Выбрать главу

А этого было вполне достаточно, чтобы Бочьоакэ не прилагал больше усилий к тому, чтобы выдать замуж дочку Мары. У каждого свои слабости, и Бочьоакэ было лестно, когда он замечал, что его жена нравится другим мужчинам, и в душе он испытывал самодовольство, когда он видел, как его жена не допускает, чтобы к нему приближались другие женщины. Но превыше всего он почитал для себя правило ничем не огорчать жену и потому не был в состоянии сказать доброе слово о человеке, если Марта его не переносила.

Бочьоакэ прекрасно знал, что это великая несправедливость по отношению к Персиде, и потому старался искупить эту несправедливость необычайной добротой к Трикэ, ее брату. Трикэ был его доверенным лицом, его правой рукой, вторым хозяином в доме, каким мог быть только сын или зять. Трикэ действительно заслуживал всякого доверия, был быстр, смышлен, исполнителен, и когда речь заходила о нем, Марта всегда была согласна со своим мужем.

Ничто в этом мире не минует испытующего взгляда женщины, особенно, если она мать и имеет дочку. Дочка — это слепой котенок, который тычется то туда, то сюда, и мать начинает беспокоиться, как бы она не засиделась в девицах, и прикидывать: за кого бы ее выдать замуж. А у Марты дочка подрастала и, глядишь, года через три, через четыре могла пойти и под венец. Марта про себя твердо решила, что лучше, чем Трикэ, Султане мужа не найти. Он как будто нарочно был рожден для ее дочери: веселый, умный и трудолюбивый, добросердечный и послушный, подходящий по возрасту и, вообще, зять — лучше не придумаешь.

Марта настолько себе вбила это в голову, что даже и подумать не желала о том, что сам-то Трикэ этого не чувствует, что он самый немытый, самый лохматый и засаленный среди всех подмастерьев и вполне возможно, что Султэника, девочка весьма аккуратная, когда подрастет и у нее откроются глаза, станет заглядываться на другого молодого человека. Она и сейчас считалась с ним куда меньше, чем с другими подмастерьями, и помыкала им как простым слугой, которому можно приказать все, что угодно.

Но еще меньше, чем Султана, думал сам Трикэ о том, что когда-нибудь в жизни этой девочке доведется морочить ему голову. Он был привязан к ней, потому что она была дочкой Бочьоакэ и его жены, исполнял все ее капризы, но доведись спросить его врасплох, он не сказал бы, черноволосая она или белокурая, или ответил бы невпопад, что она вроде бы брюнетка, но с голубыми глазами, потому что такой была ее мать.

А вот мать Трикэ знал прекрасно. И как же, о господи, было не знать ее, такую добрую хозяйку?! Если в доме нужно было передвинуть шкаф, поднять на чердак корзину или мешок, спустить бочонок в погреб или принести что-нибудь из кладовой, хозяйка звала только его и только его брала с собой, когда ей или днем, или вечером нужно было куда-нибудь сходить. Трикэ вовсе не ощущал, что он настоящий подмастерье и не к лицу ему таскаться повсюду, как хвост, за хозяйкой, ему доставляло удовольствие исполнять все ее прихоти, смотреть ей и в глаза, и в рот, и вступить ей в угоду в ссору даже с родной сестрой. Так оно, действительно, и было, хотя он об этом и не подозревал.

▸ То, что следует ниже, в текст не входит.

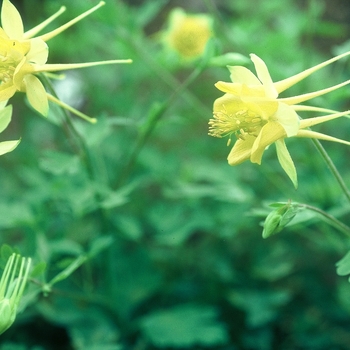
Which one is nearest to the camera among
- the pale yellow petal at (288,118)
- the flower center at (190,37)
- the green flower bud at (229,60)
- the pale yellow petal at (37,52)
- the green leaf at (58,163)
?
the pale yellow petal at (288,118)

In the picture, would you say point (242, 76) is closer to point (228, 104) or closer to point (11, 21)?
point (228, 104)

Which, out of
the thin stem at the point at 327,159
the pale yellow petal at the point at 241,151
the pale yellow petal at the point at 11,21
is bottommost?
the thin stem at the point at 327,159

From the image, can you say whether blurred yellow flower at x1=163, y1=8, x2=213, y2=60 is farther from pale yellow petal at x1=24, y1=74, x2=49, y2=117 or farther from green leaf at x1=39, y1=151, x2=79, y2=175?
pale yellow petal at x1=24, y1=74, x2=49, y2=117

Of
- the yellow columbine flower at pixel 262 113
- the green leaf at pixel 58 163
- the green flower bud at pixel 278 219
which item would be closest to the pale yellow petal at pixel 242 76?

Марта, нужно отдать ей должное, никогда при нем не говорила о Персиде ни хорошего, ни плохого. Но Трикэ было достаточно и этого, чтобы понять, что хозяйка не очень-то высокого мнения о его сестре. А хозяйка его не могла ошибаться. Он и сам чувствовал, что Персида слишком рассудительна, слишком скованная. Но все-таки она была ему сестрой.

Однако после скандала в доме Хубэра Марта не удержалась и выразила недоумение: как это Персида могла проявить слабость к такому человеку, как Нацл.

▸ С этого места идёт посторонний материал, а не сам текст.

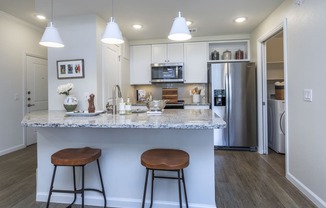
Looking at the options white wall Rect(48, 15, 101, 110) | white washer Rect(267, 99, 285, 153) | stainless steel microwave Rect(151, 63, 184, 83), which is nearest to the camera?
white wall Rect(48, 15, 101, 110)

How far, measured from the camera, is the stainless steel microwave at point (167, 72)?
4.29 meters

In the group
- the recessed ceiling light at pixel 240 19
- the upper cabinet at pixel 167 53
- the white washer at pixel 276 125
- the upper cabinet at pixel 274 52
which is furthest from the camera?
the upper cabinet at pixel 167 53

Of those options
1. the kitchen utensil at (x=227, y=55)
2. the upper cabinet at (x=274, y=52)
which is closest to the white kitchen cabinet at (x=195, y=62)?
the kitchen utensil at (x=227, y=55)

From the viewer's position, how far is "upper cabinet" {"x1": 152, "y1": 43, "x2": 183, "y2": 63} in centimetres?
441

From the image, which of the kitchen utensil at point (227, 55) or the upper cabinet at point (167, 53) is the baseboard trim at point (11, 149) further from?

Щеки у Трикэ зарделись как пион.

— Это неправда, — возразил он. — Она всячески его избегала, а он бегал за ней по пятам.

Этого Марта не знала.

— Когда это было? — спросила она.

Трикэ почувствовал, что не нужно было этого говорить, но не мог и промолчать, коль скоро спрашивала сама хозяйка.

— Давно это было, — нехотя проговорил он, — когда еще мы в Араде жили.

— Ах, вот как! — промолвила Марта, которая только теперь начала понимать, что же произошло прошлой осенью. Как вообще многое может понять умная женщина, стоит ей только начать понимать.

Но все бы было ничего, не окажись замешанным в эту историю и Оанча.

Не было на всем белом свете человека добрее Оанчи, а ради Хубэроайи и ее сына он готов был и в огонь, и в воду.